Görev 1: Gezi Parkı yazısında alıntılanan eski sözde uslanmayana sırasıyla uygulanan üç yolu yazın.
Görev 2: Gezi Parkı yazısını kaldığı yerden devam ettirin.

Metin:
*-*-*

Mlliyet Milliyet Blog Milliyet Blog
 
Facebook Connect
Blog Kategorileri
 

15 Haziran '13

 
Kategori
Güncel
 

Nush ile uslanmayanı etmeli tekdir…

Nush ile uslanmayanı etmeli tekdir…
 

Öyle demiş eskiler : “Nush ile uslanmayanı etmeli tekdir; tekdir ile uslanmayanın hakkı kötektir…” Bu genellikle, eski tip, zorla disiplini egemen kılmak isteyen mollaların  eğitim ve disiplin anlayışı idi. Böyle öğretmenler, hadi onlara molla diyelim, sınıfta ağız açtırmazlardı; gevezelik edenlerin  hemen kulağına bu sözü fısıldarlardı :”Nush ile uslanmayanı…” çocuk sonunun ne olacağını bildiğinden susardı.

Biz de de Türkiye Cumhuriyeti Gençliği ve halkı sürekli tehdit altında olduğundan , arada sırada kulağına fısıldanan : “Uslu ol, yoksa…” uyarısının ardından ne geleceğini iyi bilirler.

Ünlü, Taksim Gezi Parkı direnişi ister Parktaki ağaçları kurtarmak için olsun; isterse ondan sonra bazılarına göre memleketi kurtarmak için olsun…Onlara  da bir süre sonra övendirenin ucundaki sivri demir gösterildi.

“Nush ile uslanmayanı etmeli tekdir; tekdir ile uslanmayanın hakkı kötektir…”

Bunun arkasından artık Gezi Parkı halkı nelerin geleceğini iyi biliyor… Ne mi gelecek?

“Toma’lar önde; Recep’in sevgili polisleri arkada, daha arkada sopalı, coplu gizli ajanlar…Ondan sonra isot bombaları, sopalar, dayaklar, kafa kırmalar, göz çıkarmalar… Ve sokak savaşları…

Gençlik bu noktadan sonra bunları göze alabilir mi? Yoksa, sonuna kadar savaşır mı? Bunları bilemeyiz: sadece tahmin edebiliriz… Çünkü gençliğin davranışları artık bilinenin çok ötesine geçmiştir… Tahmin edilemez olmuştur.

*-*-*

Sağlanan veriler:
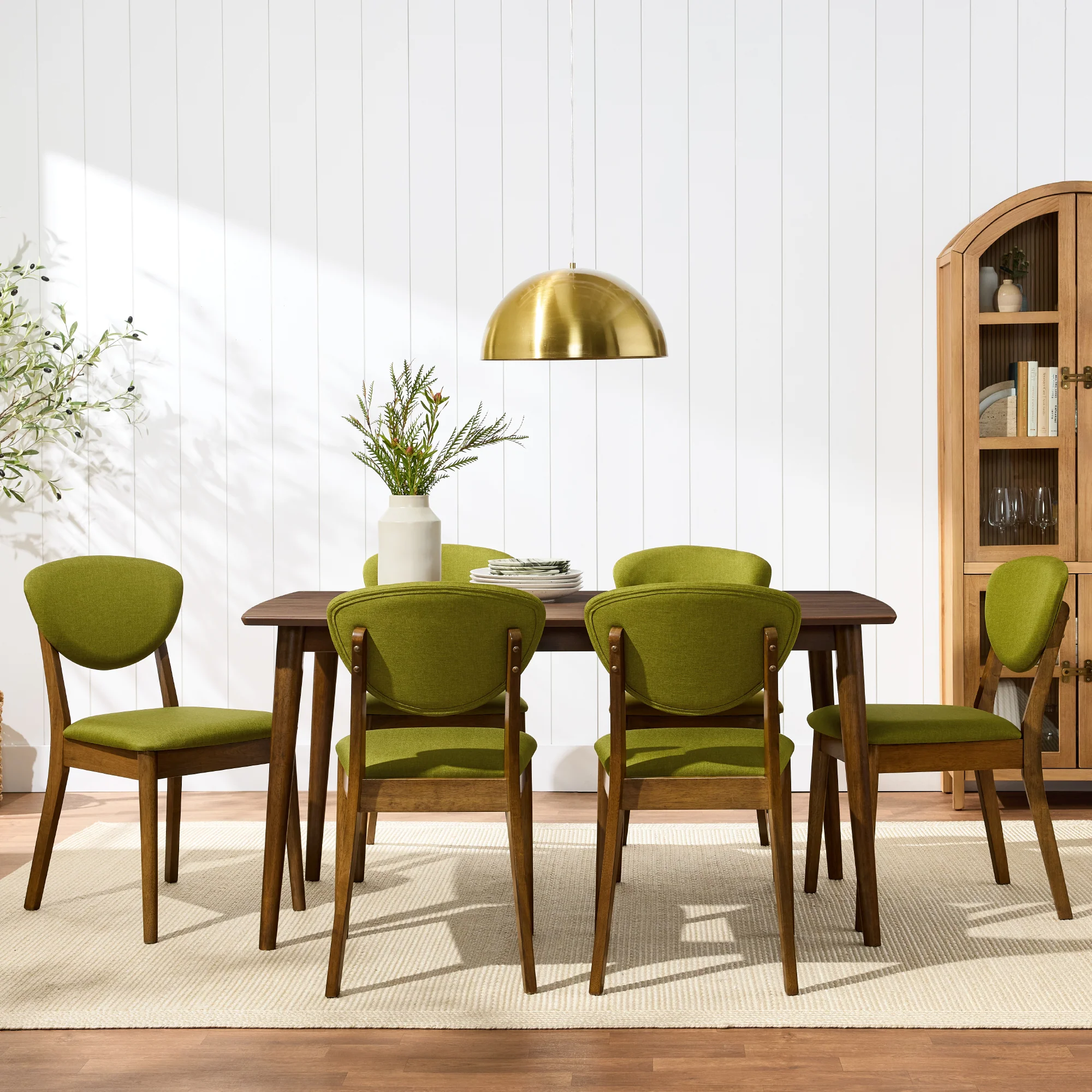 Product image 65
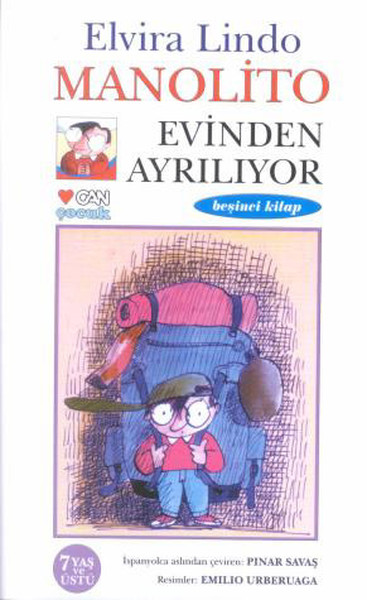 Manolito Evinden Ayrılıyor.pdf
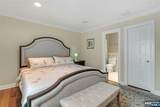 787 Peach Tree - Photo 28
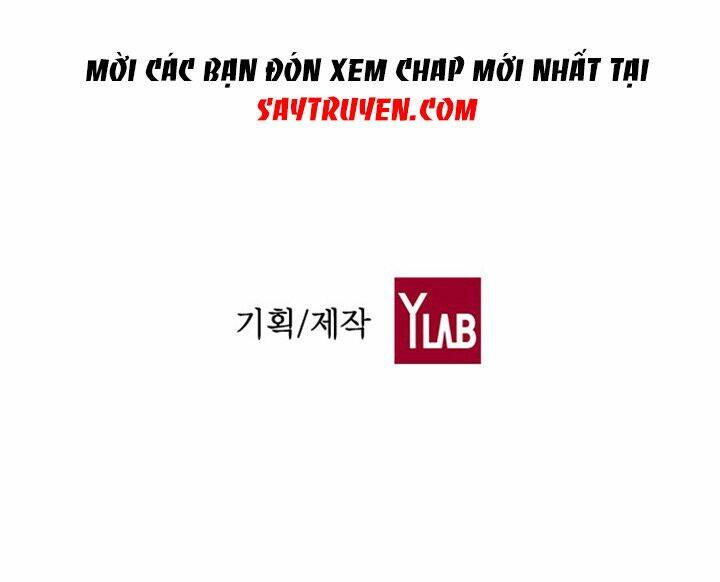 tiền bạc và quyền lực chapter 13 - Trang 2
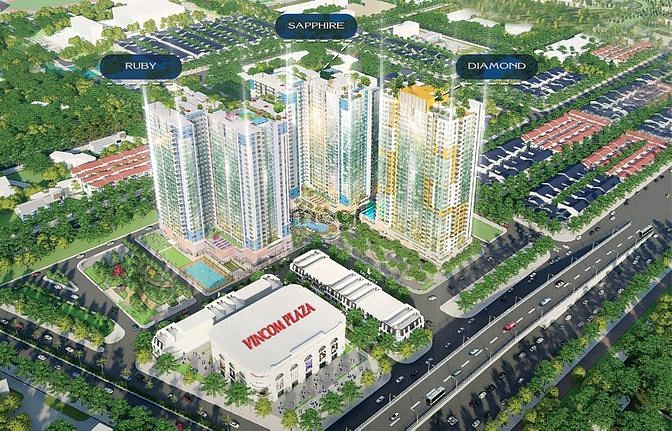 Hình ảnh Cho thuê Trang Chủ MB66.COM / Đăng Ký Tặng 66K cao cấp Charm City, mới 100%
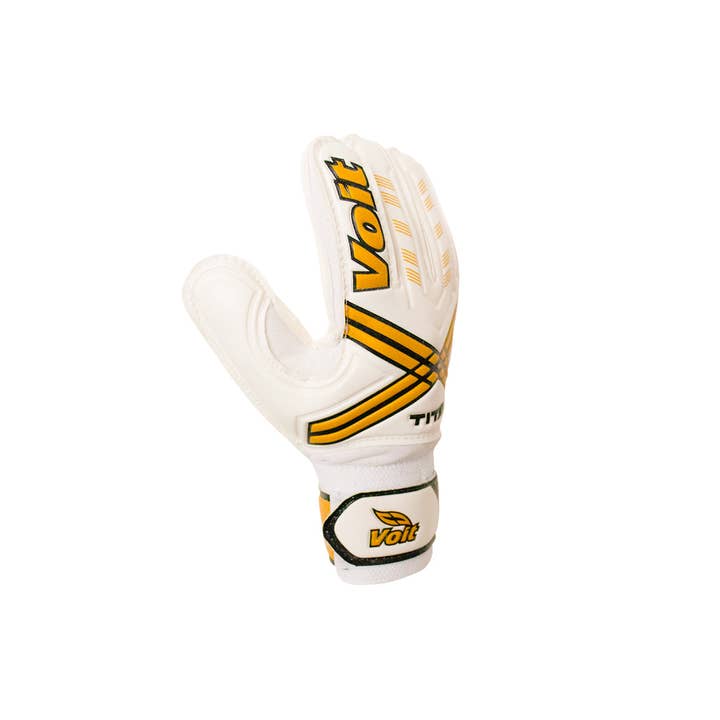 Voit - Wholesale Sportieve accessoires - Titan, keepershandschoenen - trainingslijn voor kinderen1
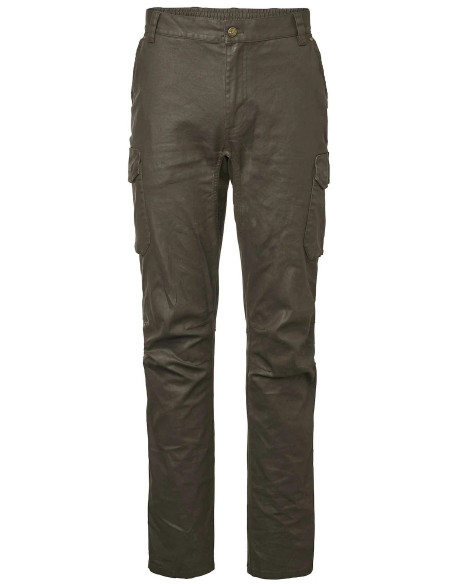 Chevalier Vintage Stretch Pant - Holmgrens Jakt & Fritid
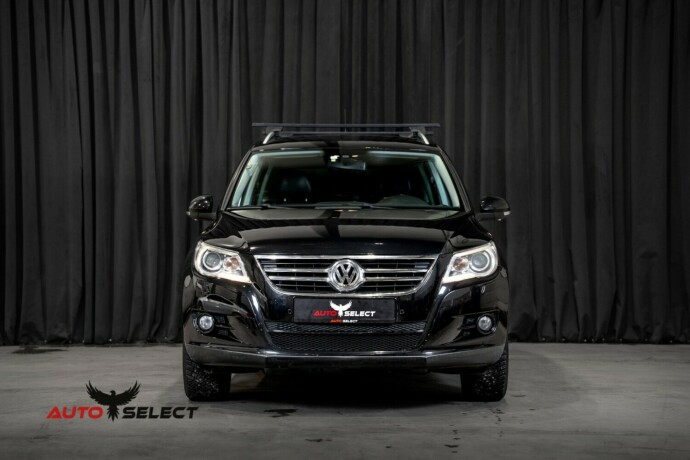 volkswagen-tiguan-diesel-2009-big-4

*-*-*

Yanıt alanı 1: nush, tekdir, kötek

Yanıt alanı 2:
Hükümet ve Baş yönetici ise, sanki bir İri Kaya’ya çarpmışlar gibi “Şallum şullum..” olmuşlardır. Çünkü bu gençlik, öyle biat eden,  “Evet Efendim” ci gençlik değildir. Düşünmektedir; işin saçmalığın görmektedir ve artık “Beyler, bu böyle olmaz…” demektedir. Ona ,  “Sen bu  işten anlamazsın, her şeyi ben bilirim… Ağaçların kesileceğine de, kesilmeyeceğine de ben karar veririm; Müze mi yapılacak yoksa bir Şeyhe mi satılacak , ona da ben karar veririm…” demenin yararı yoktur…

Çünkü, artık bavul açılmış, içindeki her türlü erörlü eşyalar, düşünce biçimleri ortaya saçılmıştır. Bavulu taşıyan da çok kötü durumdadır… Renkten renge girmekte… Sakin olduğunu göstermek için envai türlü roller kesmektedir. Ama…

Ama, “Korkunun ecele   faydası yok,” derler… bazıları titremektedir. Artık uykuları kaçmıştır. Sık sık, iki türlü giysisi olduğunu; bunlardan birini iş için, ötekini ise idam sehpası için giyeceğini söylemektedir. Demek ki korkmaktadır. SUÇSUZ ADAM KORKMAZ… Niye korksun ki…

Bazı devirlerin hesabı, belki on yıl, yirmi, elli yıl sonra sorulabilmektedir… Onun için bu günlerin hesabı da daha sonra görülecektir; onun için kimsenin korkmasına gerek yoktur.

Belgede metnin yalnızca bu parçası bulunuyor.